David Greene, co-host of NPR's Morning Edition, was in town last month to help KCUR with our first annual benefit event, RadioActive. He was here for just over 24 hours, and in that time managed to sit for a Q&A with KCUR staff, appear on Up To Date with Steve Kraske, give the keynote speech at RadioActive, meet with some of KCUR's Generation Listen KC leaders, and pose for more selfies than we can count (including one with yours truly!).
If you're anything like us, you spend a lot of time with David Greene each week, so we thought it only right that we share with you a few things we learned about him during his visit:
- He starts his day early, about 2:30 a.m. It's so early that his wife is often not home from work when he leaves to catch a cab taking him to NPR headquarters to host Morning Edition.
- Greene's wife runs her own bar/restaurant in the U Street/Cardoza neighborhood of Washington, D.C. (hence, the late nights). Named after her, it's called Compass Rose and serves "international street food-inspired" fare.

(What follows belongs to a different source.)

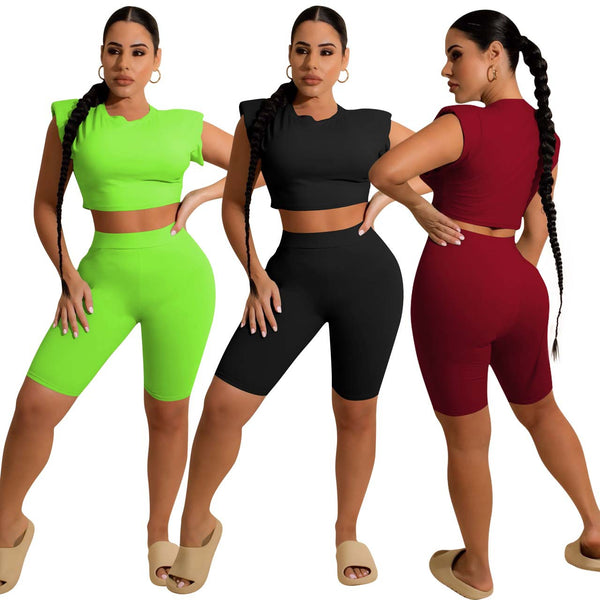 YD8567-D10 special products are non-refundable and non-exchangeable, European and American women's clothing, fashionable and sexy waist solid color two-piece set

- He fuels his early mornings on eggs in a mug, cooked in the microwave.
- David said this report from our own Frank Morris made him feel transported to Ferguson, Missouri, and the protests there. Greene quoted this opening line as an example of the power of great radio journalism: "Last night at 11, you could play kick-the-can with smoke and tear-gas canisters right in the middle of the busiest protest street in Ferguson."
- Greene's mother "believed that everyone had a story to tell." His mother died suddenly while he was on Air Force One, returning from a trip to New Orleans post-Katrina. He learned of her death when the plane landed. Of his mother, Greene told Steve Kraske, Greene knew he had to go back and listen to Ethel Williams, the woman President Bush and the press corps met that day, to honor his mother.

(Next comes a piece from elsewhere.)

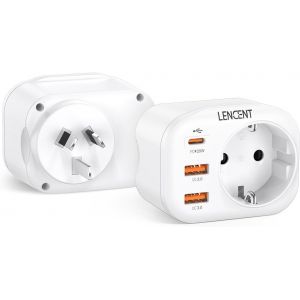 JGD-Duex Adaptateur Prise Australie Adaptateur Chine Voyage avec Charge Rapide QC3,0+PD20 W, Europe vers AU pour l'Australie, la Chine, la Nouvelle-Z&eacute;lande, l'Argentine - Neuf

We promised five things, but here's one more: Just a few days before David Greene came to Kansas City, his friend, NPR photojounalist David Gilkey, was killed in Afghanistan along with NPR's Afghan interpreter and fellow journalist Zabihullah Tamanna.
Greene and Gilkey had worked together on many stories over the years and around the globe, including a trip to Kansas City in 2008. On that visit, they spoke with Dawn Mosley as part of their series "Take Me To Your Leader: The Road Trip." Remembering Gilkey's portrait of Mosley, Greene said, "that image told her story better than anything I did that day."
Kathleen Connaghan-Gross is a membership coordinator for KCUR 89.3.